### WHAT YOU ARE ASKED TO DO
Every line must be returned precisely as it is written.

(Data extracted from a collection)
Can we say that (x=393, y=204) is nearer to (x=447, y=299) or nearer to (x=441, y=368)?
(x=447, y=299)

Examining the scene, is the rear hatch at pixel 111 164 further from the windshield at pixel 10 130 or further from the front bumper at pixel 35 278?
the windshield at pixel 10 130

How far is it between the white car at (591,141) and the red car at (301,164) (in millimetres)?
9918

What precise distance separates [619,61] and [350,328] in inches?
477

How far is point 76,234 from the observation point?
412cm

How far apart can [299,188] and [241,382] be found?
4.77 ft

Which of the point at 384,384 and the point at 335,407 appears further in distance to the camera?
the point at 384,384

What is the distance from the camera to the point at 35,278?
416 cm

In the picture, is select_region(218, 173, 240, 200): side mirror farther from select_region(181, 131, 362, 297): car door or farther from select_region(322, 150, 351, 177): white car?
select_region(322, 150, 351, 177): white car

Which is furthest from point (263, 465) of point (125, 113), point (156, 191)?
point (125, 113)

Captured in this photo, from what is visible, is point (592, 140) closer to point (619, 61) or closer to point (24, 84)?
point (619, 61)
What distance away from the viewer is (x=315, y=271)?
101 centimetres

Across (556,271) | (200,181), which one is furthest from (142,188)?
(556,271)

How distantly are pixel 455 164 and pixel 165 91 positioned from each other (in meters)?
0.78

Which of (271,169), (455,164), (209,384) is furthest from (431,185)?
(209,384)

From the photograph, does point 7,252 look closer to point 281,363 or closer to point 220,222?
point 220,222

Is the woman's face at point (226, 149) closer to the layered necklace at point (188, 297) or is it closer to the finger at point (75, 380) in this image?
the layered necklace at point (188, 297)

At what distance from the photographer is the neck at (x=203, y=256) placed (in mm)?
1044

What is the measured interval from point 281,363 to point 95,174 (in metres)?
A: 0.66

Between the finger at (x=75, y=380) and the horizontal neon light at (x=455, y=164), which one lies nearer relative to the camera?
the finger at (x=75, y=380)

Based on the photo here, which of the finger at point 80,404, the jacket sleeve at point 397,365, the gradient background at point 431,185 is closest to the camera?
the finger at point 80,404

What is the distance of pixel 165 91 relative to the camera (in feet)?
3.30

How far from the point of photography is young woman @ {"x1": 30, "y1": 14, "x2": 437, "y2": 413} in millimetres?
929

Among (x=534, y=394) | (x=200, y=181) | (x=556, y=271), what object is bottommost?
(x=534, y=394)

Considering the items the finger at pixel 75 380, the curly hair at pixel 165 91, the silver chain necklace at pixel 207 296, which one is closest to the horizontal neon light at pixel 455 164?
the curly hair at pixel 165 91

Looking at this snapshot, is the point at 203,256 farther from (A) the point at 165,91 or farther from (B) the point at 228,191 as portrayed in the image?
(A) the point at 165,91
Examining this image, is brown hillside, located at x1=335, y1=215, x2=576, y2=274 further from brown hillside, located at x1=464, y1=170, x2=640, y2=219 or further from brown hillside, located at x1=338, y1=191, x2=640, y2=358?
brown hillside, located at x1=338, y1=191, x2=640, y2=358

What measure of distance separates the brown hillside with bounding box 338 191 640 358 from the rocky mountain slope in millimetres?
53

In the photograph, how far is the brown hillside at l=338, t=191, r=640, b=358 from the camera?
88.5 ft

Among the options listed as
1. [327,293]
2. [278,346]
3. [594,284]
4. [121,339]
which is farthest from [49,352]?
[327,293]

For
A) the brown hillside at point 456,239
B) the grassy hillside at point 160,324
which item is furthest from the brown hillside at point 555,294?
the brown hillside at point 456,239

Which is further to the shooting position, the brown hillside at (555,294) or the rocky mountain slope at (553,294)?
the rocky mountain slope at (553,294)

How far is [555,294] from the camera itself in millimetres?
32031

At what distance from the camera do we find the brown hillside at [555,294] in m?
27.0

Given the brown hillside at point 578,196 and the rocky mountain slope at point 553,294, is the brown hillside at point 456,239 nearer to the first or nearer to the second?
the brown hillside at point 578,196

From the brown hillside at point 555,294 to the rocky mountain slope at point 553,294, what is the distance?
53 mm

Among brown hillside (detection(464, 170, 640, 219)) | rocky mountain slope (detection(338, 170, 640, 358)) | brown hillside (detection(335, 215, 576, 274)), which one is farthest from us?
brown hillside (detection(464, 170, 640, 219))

### COMPLETE ANSWER
Can we say that (x=393, y=204) is nearer to (x=447, y=299) or nearer to (x=441, y=368)?
(x=447, y=299)

Examining the scene, is the rear hatch at pixel 111 164 further from the windshield at pixel 10 130 or further from the front bumper at pixel 35 278?
the windshield at pixel 10 130

How far is it between the white car at (591,141) and the red car at (301,164) (in millimetres)?
9918

What precise distance separates [619,61] and [350,328] in inches?
477

How far is point 76,234 from the observation point?
412cm

How far apart can [299,188] and [241,382] be found?
4.77 ft

Which of the point at 384,384 and the point at 335,407 appears further in distance to the camera?
the point at 384,384

What is the distance from the camera to the point at 35,278?
416 cm

In the picture, is select_region(218, 173, 240, 200): side mirror farther from select_region(181, 131, 362, 297): car door or farther from select_region(322, 150, 351, 177): white car?
select_region(322, 150, 351, 177): white car

Which is furthest from point (263, 465) of point (125, 113), point (156, 191)?
point (125, 113)

Captured in this photo, from what is visible, is point (592, 140) closer to point (619, 61) or closer to point (24, 84)?
point (619, 61)
What distance away from the viewer is (x=315, y=271)?
101 centimetres

Across (556,271) | (200,181), which one is furthest from (142,188)?
(556,271)

How distantly are pixel 455 164 and pixel 165 91 positioned from each other (in meters)?
0.78

Which of (271,169), (455,164), (209,384) is furthest from (431,185)?
(209,384)

From the photograph, does point 7,252 look closer to point 281,363 or closer to point 220,222?
point 220,222

Is the woman's face at point (226, 149) closer to the layered necklace at point (188, 297) or is it closer to the finger at point (75, 380) in this image?
the layered necklace at point (188, 297)

At what distance from the photographer is the neck at (x=203, y=256) placed (in mm)?
1044

What is the measured interval from point 281,363 to point 95,174 (in metres)?
A: 0.66

Between the finger at (x=75, y=380) and the horizontal neon light at (x=455, y=164), which one lies nearer relative to the camera?
the finger at (x=75, y=380)

Based on the photo here, which of the finger at point 80,404, the jacket sleeve at point 397,365, the gradient background at point 431,185 is closest to the camera?
the finger at point 80,404

What is the distance of pixel 165 91 relative to the camera (in feet)?
3.30

How far from the point of photography is young woman @ {"x1": 30, "y1": 14, "x2": 437, "y2": 413} in millimetres?
929

Among (x=534, y=394) | (x=200, y=181) | (x=556, y=271), what object is bottommost?
(x=534, y=394)

Considering the items the finger at pixel 75 380, the curly hair at pixel 165 91, the silver chain necklace at pixel 207 296, which one is closest to the horizontal neon light at pixel 455 164?
the curly hair at pixel 165 91

Looking at this snapshot, is the point at 203,256 farther from (A) the point at 165,91 or farther from (B) the point at 228,191 as portrayed in the image?
(A) the point at 165,91
Examining this image, is brown hillside, located at x1=335, y1=215, x2=576, y2=274 further from brown hillside, located at x1=464, y1=170, x2=640, y2=219 or further from brown hillside, located at x1=338, y1=191, x2=640, y2=358?
brown hillside, located at x1=338, y1=191, x2=640, y2=358

What measure of distance separates the brown hillside with bounding box 338 191 640 358 from the rocky mountain slope in millimetres?
53

In the photograph, how far is the brown hillside at l=338, t=191, r=640, b=358 from the camera?
88.5 ft

Among the options listed as
1. [327,293]
2. [278,346]
3. [594,284]
4. [121,339]
which is farthest from [49,352]?
[327,293]

For
A) the brown hillside at point 456,239
B) the grassy hillside at point 160,324
which item is furthest from the brown hillside at point 555,294?
the brown hillside at point 456,239

Which is further to the shooting position, the brown hillside at (555,294) or the rocky mountain slope at (553,294)?
the rocky mountain slope at (553,294)

How far is [555,294] from the camera itself in millimetres?
32031

At what distance from the camera do we find the brown hillside at [555,294] in m?
27.0

Given the brown hillside at point 578,196 and the rocky mountain slope at point 553,294, is the brown hillside at point 456,239 nearer to the first or nearer to the second?
the brown hillside at point 578,196

From the brown hillside at point 555,294 to the rocky mountain slope at point 553,294, what is the distance?
53 mm

Among brown hillside (detection(464, 170, 640, 219)) | rocky mountain slope (detection(338, 170, 640, 358)) | brown hillside (detection(335, 215, 576, 274)), which one is farthest from us?
brown hillside (detection(464, 170, 640, 219))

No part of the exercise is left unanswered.